PRIVO Blog

Why Banning Kids from Social Media Won’t Work — And What To Do Instead

Written by PRIVO | 8/25/25 2:01 PM

Calls to ban kids from social media are echoing across EU member states. The European Commission has recently said that countries can implement their own national bans for minors on social media under the Digital Services Act. Australia’s ban has already come into force with the Online Safety Amendment (Social Media Minimum Age) Act 2024, a ban on social media for anyone under 16, from social media platforms. In the U.S., some states have also passed social media laws affecting minors. 

On the surface, banning kids may seem like the right move. The harms children face online are well documented by researchers, policymakers, and advocates. But in practice, bans are a blunt instrument. They may look like an easy win on paper, but they don’t solve the complex challenge of creating safe digital spaces for children who live in a world where online and offline are inseparable.
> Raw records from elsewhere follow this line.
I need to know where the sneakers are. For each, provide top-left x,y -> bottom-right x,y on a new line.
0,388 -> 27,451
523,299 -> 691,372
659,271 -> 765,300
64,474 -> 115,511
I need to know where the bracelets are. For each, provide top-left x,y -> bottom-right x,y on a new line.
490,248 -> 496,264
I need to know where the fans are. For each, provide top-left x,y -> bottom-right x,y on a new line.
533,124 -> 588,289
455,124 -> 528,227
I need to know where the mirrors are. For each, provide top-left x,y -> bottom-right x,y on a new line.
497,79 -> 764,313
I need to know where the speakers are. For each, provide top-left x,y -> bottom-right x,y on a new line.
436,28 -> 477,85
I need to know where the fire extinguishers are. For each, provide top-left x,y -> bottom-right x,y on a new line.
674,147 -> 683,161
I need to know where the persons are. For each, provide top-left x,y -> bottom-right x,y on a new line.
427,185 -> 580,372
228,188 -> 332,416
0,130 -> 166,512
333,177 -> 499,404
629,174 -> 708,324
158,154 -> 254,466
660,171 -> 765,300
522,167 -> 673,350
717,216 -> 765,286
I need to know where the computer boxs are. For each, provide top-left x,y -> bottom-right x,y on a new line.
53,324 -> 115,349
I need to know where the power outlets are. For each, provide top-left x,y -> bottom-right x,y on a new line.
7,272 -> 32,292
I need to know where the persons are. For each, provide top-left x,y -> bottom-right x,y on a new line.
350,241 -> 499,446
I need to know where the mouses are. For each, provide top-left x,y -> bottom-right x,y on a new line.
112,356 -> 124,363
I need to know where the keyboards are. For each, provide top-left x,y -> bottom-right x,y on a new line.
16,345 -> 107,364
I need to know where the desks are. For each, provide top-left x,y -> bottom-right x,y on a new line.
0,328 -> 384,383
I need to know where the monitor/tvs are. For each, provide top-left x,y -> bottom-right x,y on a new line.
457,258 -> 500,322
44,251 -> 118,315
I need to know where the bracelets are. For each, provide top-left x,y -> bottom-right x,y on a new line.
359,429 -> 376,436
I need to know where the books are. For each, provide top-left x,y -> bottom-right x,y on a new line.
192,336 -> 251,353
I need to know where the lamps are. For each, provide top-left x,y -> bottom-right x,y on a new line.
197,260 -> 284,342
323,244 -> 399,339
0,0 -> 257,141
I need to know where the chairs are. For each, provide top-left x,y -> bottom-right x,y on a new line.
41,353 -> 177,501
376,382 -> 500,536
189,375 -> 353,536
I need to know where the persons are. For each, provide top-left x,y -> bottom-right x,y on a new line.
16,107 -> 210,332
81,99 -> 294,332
According to Ofcom, 96% of children in the UK ages 5–17 are online, and 97% of homes with kids have internet access. Blocking children from social media ignores this reality. Instead, we should focus on giving them safer, age-appropriate experiences online.

 

The Problem with Bans

Children have always found ways to bypass weak age gates, and social platforms have historically looked the other way—profiting from young users’ data and attention. Whistleblower testimony, government inquiries, and volumes of academic research all show how deeply platforms have failed to put children first.

What’s Really Needed

Rather than exclusion, we need robust privacy and safety by design—systems that welcome younger users into environments suited to their age and development. That means:

  • Stronger age assurance and verification so platforms know who is using their services.

  • Protections built into design, following models like the UK’s Children’s Code.

  • Parental controls and flexible ID solutions that give families safer ways to manage consent.

  • Accountability for platforms and their executives, backed by meaningful oversight.

This will require investment, but children are the future customers of these platforms. Using some of the billions made from exploiting them to instead protect and empower them is not only right—it’s sustainable.

Holding Platforms Accountable

Regulation must go further than design principles. Oversight and enforcement are essential, and platforms must face real consequences when they fail children. Some advocate for reforming Section 230 in the U.S., which shields platforms from liability, though that remains politically fraught. But other tools—such as stronger enforcement of the EU Digital Services Act, the UK Online Safety Act, and advancing legislation like KOSA in the U.S.—can help move the needle.

A Smarter Path Forward

Bans alone won’t work. Children deserve safe, age-appropriate experiences online, not exclusion. Achieving this requires shared effort—from industry, regulators, educators, professionals, and parents. With the right mix of age assurance, privacy by design, and accountability, we can create digital spaces where children can learn, connect, and grow without being put at risk.

Blunt instruments are not the answer. Smart, enforceable protections are.